[Start of Attachment]

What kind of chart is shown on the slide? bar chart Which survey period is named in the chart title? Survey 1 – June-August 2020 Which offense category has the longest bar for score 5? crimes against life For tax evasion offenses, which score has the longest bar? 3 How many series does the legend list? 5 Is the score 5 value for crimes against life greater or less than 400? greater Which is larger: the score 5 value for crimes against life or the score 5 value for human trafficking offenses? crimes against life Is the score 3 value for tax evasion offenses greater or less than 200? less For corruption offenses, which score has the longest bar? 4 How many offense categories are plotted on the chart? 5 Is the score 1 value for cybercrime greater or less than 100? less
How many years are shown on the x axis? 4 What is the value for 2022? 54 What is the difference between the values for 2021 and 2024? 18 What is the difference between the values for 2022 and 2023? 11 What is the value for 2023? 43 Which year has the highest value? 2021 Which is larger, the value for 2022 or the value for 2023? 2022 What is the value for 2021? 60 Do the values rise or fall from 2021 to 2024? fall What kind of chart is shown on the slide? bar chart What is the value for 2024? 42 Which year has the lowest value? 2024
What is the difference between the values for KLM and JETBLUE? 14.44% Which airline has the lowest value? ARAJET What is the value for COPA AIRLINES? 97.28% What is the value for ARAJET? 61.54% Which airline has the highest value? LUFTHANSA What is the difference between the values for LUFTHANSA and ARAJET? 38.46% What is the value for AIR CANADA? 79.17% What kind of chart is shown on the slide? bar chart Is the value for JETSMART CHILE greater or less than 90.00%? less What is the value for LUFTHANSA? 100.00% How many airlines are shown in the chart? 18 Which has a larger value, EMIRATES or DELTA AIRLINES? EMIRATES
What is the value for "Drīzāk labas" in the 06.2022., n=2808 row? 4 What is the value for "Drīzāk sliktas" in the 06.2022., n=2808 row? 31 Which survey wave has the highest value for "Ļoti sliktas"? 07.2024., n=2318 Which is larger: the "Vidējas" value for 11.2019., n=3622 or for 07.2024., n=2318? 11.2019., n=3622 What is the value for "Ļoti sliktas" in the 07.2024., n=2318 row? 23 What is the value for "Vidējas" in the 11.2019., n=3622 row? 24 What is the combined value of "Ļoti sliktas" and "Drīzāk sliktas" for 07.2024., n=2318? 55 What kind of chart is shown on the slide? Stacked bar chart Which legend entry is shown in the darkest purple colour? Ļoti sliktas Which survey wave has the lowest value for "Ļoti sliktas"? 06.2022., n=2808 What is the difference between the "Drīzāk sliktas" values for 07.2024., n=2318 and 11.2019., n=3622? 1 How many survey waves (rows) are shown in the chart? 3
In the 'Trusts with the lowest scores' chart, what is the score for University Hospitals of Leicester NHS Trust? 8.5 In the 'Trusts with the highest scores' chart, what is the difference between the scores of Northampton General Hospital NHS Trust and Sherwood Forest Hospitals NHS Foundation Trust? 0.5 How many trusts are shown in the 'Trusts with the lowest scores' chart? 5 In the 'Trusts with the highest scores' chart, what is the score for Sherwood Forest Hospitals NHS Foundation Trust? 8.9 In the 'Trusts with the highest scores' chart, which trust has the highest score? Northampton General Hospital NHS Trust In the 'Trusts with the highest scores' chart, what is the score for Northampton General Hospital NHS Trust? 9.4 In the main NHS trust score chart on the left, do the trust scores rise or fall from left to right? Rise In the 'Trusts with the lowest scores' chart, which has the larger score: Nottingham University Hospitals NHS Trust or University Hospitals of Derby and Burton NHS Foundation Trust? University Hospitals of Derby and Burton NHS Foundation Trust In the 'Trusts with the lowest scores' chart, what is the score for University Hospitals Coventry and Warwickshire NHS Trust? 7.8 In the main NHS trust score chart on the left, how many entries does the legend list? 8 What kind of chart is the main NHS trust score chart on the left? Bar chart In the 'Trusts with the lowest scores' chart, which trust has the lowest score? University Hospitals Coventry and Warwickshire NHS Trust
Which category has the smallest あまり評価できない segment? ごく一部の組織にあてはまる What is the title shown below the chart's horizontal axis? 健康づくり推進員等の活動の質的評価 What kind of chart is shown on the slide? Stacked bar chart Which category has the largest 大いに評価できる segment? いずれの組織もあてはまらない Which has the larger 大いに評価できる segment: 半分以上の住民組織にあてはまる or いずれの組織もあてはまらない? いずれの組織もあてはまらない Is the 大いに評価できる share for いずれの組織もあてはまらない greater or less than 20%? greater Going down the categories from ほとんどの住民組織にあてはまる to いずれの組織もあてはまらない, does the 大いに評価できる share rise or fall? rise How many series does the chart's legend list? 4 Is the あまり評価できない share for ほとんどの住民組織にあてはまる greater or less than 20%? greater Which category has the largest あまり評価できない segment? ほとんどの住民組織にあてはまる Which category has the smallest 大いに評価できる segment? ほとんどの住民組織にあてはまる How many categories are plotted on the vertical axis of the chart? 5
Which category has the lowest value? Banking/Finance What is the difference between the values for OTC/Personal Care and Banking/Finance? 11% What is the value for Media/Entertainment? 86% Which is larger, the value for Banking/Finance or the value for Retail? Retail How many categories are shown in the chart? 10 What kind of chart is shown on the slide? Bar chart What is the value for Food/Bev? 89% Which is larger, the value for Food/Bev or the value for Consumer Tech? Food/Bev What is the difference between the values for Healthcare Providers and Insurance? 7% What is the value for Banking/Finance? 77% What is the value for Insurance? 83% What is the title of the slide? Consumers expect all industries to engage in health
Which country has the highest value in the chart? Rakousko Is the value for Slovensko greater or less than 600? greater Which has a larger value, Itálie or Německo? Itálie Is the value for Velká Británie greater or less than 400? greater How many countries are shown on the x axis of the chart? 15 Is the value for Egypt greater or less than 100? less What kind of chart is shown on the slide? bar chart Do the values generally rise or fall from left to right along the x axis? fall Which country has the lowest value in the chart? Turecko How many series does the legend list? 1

[End of Attachment]

* **Task statement**
Reproduce word for word the stretch from the start of the records above through the line that contains "How many years", including both ends.

* **Answer**
What kind of chart is shown on the slide? bar chart Which survey period is named in the chart title? Survey 1 – June-August 2020 Which offense category has the longest bar for score 5? crimes against life For tax evasion offenses, which score has the longest bar? 3 How many series does the legend list? 5 Is the score 5 value for crimes against life greater or less than 400? greater Which is larger: the score 5 value for crimes against life or the score 5 value for human trafficking offenses? crimes against life Is the score 3 value for tax evasion offenses greater or less than 200? less For corruption offenses, which score has the longest bar? 4 How many offense categories are plotted on the chart? 5 Is the score 1 value for cybercrime greater or less than 100? less
How many years are shown on the x axis? 4 What is the value for 2022? 54 What is the difference between the values for 2021 and 2024? 18 What is the difference between the values for 2022 and 2023? 11 What is the value for 2023? 43 Which year has the highest value? 2021 Which is larger, the value for 2022 or the value for 2023? 2022 What is the value for 2021? 60 Do the values rise or fall from 2021 to 2024? fall What kind of chart is shown on the slide? bar chart What is the value for 2024? 42 Which year has the lowest value? 2024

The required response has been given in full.